(EXERCISE) Going through the material below, please gather all lines with the word "Employment" in them.

#####

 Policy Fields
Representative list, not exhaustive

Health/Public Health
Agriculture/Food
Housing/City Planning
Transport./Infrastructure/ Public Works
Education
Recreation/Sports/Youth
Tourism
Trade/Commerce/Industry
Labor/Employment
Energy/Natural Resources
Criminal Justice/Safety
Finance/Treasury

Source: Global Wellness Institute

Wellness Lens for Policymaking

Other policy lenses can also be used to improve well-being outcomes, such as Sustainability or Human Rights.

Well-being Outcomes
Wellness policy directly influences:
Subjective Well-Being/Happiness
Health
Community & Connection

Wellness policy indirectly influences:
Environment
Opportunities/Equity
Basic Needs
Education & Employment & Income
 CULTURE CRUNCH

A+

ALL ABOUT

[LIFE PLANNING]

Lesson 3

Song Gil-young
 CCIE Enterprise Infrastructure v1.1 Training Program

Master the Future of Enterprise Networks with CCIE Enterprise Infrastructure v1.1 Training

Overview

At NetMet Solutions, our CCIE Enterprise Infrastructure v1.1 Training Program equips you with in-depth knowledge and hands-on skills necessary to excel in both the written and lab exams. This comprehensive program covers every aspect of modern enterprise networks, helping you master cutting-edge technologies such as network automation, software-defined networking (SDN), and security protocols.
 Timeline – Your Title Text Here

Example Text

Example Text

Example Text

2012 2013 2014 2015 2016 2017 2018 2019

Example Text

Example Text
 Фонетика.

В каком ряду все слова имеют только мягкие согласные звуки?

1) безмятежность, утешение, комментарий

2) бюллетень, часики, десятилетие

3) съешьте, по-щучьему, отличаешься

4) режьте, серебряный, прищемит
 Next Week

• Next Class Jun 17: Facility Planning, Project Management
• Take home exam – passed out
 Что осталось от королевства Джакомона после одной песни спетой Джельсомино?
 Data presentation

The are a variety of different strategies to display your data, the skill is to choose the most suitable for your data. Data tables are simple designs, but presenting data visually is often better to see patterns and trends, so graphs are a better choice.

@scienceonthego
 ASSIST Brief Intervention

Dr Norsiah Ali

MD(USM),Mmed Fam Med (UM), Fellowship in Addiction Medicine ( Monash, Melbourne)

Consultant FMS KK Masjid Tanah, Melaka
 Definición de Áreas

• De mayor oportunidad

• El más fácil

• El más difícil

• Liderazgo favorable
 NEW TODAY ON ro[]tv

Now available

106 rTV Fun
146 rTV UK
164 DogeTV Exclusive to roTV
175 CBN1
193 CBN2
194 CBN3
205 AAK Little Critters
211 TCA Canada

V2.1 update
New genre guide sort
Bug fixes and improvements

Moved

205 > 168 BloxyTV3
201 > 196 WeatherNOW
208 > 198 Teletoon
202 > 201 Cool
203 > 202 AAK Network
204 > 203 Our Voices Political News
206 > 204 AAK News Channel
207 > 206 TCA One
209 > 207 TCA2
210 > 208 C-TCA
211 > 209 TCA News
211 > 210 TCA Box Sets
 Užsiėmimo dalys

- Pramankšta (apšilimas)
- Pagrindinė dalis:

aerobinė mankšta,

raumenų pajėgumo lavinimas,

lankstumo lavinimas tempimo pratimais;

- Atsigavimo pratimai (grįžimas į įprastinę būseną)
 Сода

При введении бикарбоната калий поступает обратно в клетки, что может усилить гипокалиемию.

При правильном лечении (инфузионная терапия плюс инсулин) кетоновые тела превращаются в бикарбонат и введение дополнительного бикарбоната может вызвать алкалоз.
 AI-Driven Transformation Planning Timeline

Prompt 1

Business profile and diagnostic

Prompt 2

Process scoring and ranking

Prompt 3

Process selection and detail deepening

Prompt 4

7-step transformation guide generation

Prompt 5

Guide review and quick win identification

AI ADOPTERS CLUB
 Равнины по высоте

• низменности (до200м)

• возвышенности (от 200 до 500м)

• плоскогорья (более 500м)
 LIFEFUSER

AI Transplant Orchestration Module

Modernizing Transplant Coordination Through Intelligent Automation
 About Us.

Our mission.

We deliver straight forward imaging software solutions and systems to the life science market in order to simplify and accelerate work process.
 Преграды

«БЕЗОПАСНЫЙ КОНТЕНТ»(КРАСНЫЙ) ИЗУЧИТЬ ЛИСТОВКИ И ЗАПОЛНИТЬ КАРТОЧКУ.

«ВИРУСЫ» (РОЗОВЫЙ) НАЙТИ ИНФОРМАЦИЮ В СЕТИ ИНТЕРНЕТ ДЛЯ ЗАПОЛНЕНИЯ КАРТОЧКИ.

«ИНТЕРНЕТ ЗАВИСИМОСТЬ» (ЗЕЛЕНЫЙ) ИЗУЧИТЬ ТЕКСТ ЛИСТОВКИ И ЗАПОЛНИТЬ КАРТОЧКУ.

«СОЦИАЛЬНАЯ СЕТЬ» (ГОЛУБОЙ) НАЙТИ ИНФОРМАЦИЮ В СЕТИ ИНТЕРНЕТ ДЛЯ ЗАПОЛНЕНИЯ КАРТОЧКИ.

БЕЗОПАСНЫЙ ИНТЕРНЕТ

#####

(TASK RESPONSE)
Labor/Employment
Education & Employment & Income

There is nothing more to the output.